The Johnson County Radio Amateurs Club operates two repeaters:

WØERH 145.290 MHz Repeater System

These pictures were taken May 11, 2007 to comemmorate two years of operation with the new repeater constructed by Bill Brinker, WA0CBW. Photos courtesy of Bill Gery, KA2FNK.




Photo 1: Inside the repeater cabinet. The repeater consists of a commercial grade receiver and transmitter (2), an RF power amplifier (1), a controller, an S-COMM 7k (3) -- that's the brain that runs the machine, and a metering panel (4) that we can use to check various functions out when we do on-site maintenence. Note that huge heat sink on the power amplifier: This unit is designed for 100 watts continuous-duty transmit. We run it at a conservative 50 watts output. The jumper (arrow) allows us to bypass the S-COMM controller in case it fails.

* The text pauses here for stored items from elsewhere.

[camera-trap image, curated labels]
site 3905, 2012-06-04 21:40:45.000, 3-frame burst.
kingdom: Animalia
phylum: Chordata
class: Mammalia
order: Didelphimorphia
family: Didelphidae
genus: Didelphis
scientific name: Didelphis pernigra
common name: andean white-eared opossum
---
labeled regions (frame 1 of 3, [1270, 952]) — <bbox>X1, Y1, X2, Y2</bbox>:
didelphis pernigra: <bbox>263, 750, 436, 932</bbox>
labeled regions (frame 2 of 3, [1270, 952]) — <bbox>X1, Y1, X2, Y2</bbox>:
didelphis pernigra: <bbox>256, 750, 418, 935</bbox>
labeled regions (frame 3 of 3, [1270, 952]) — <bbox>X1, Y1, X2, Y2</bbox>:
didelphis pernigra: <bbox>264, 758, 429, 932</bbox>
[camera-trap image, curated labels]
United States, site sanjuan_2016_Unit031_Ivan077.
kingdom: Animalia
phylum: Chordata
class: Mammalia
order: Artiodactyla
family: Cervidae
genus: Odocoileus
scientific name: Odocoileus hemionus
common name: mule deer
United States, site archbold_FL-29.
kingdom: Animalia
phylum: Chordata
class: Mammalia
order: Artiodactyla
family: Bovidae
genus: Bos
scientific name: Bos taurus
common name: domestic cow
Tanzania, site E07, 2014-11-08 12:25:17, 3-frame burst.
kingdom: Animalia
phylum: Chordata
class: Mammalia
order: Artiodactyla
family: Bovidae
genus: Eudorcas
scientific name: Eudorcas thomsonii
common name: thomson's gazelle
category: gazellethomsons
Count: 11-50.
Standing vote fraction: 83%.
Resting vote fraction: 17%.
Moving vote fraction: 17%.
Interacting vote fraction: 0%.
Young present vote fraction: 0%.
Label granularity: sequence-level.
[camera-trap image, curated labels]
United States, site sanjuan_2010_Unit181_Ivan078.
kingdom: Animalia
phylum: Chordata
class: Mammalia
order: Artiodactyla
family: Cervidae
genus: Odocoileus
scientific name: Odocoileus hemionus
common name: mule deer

Photo 2: A look up at the tower as seen from the east. It's about 110 feet high. The 145.29 repeater antenna is the vertical element on the east face of the platform. The other antennas are part of the cell site that we co-inhabit.






Photo 3: This is the duplexer. It consists of four tuned-cavity filters. Its job is to allow the repeater to transmit and receive on the same antenna simultaneously. It is configured as a dual bandpass-bandreject system. The transmitter drives a bandpass tuned to 145.290 MHz, with a bandreject at 144.690 MHz (the receiver's input frequency). The receiver is in turn fed from the second pair of "cans," with bandpass of 144.690 MHz and bandreject of 145.290 MHz. Confused yet? Without these filters, the transmitter's energy would literally blow out the front end of the sensitive receiver. It takes a steady hand (and about $20k in test gear) to properly tune them, and fortunately that doesn't have to happen very often.






Photo 4: This is the frequency response of the receiver's bandpass-bandreject filter (two of the four cans) during the last alignment, which was performed in 1998 at the QTH of NØGSG. The horizontal axis is frequency and the vertical axis is amplitude. At the input frequency (144.690 MHz) almost all of the signal passes through; however, very little transmit energy (at 145.290 MHz) is allowed through. The frequency response of the bandpass-bandreject for the transmitter side looks just like this, but it is a mirror-image (left-to-right) as the transmitter produces the 145.290 MHz transmit frequency (which needs to get to the antenna) while the 144.690 MHz input frequency must be suppressed.






Photo 5: Our site shares 120 V power with the cellular base station. This power is emergency-backed by this generator and automatic bus transfer switch.






Photo 6: Bill (WA0CBW) explains the features of the repeater to the assembled club members. In the background you can see part of the KCPL electrical substation that is adjacent to our site.



WØERH 443.250 MHz Repeater System

Brief History of the WØERH 145.290 MHz Repeater

Our repeater came into existence in 1993, and has lived in several different places before finding its current home.